_Task directions_: In the Pool Nation review, what two modes make up the single-player portion of the game?

Pool Nation was originally released on Xbox Live around the end of last year by CherryPop Games. The game is the developer’s first title and now Pool Nation is coming over to PSN. What has been created is an incredibly good looking yet often frustrating pool game; one in which you are expected to be amazing at pool, just like the AI.
The single player portion of Pool Nation is divided into a Tour mode, where you have the option to play either 8 Ball or 9 Ball, and an Endurance mode. A Tutorial is also available to help get to grips with the basic controls, as well as learning different tricks to use against opponents. I definitely advise playing the tutorial to learn the different tactics.
Different faces, same play style.
It’s a pretty simple affair in that you have to beat your current opponent in order to move on to the next one, though each match does have extra challenges for you to complete, such as getting a streak of potted balls or performing a trick shot.
Completing these challenges isn’t mandatory but they do affect your score and completing them unlocks bonus matches.

_Record excerpts_:
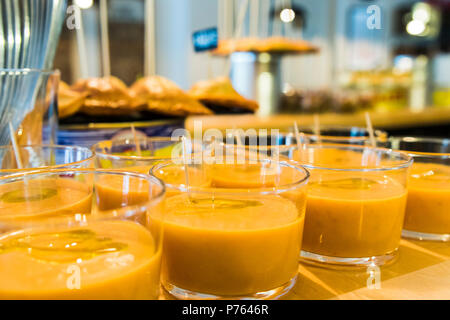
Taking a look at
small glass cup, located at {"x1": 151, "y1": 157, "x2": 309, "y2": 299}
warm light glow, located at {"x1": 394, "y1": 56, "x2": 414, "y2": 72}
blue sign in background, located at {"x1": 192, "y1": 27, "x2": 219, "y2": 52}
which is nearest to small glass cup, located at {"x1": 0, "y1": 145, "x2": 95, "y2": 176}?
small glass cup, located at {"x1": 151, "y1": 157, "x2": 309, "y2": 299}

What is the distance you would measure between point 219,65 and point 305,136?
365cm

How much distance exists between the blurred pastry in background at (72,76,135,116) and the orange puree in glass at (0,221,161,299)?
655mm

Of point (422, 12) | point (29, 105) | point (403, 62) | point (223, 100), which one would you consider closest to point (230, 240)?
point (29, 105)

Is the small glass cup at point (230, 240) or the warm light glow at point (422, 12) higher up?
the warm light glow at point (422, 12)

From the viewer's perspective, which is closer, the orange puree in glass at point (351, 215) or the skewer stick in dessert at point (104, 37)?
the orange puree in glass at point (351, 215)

...

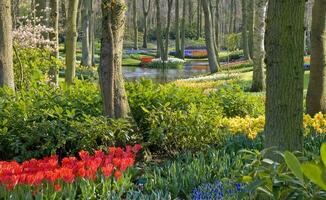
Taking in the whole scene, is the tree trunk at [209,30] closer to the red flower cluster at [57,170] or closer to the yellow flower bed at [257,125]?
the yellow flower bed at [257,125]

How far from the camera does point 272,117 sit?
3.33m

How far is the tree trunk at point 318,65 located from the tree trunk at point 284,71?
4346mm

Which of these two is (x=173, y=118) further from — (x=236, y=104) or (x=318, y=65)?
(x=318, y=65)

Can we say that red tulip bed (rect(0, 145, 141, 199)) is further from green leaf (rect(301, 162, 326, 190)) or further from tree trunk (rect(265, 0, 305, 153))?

_Final result_: A Tour mode and an Endurance mode.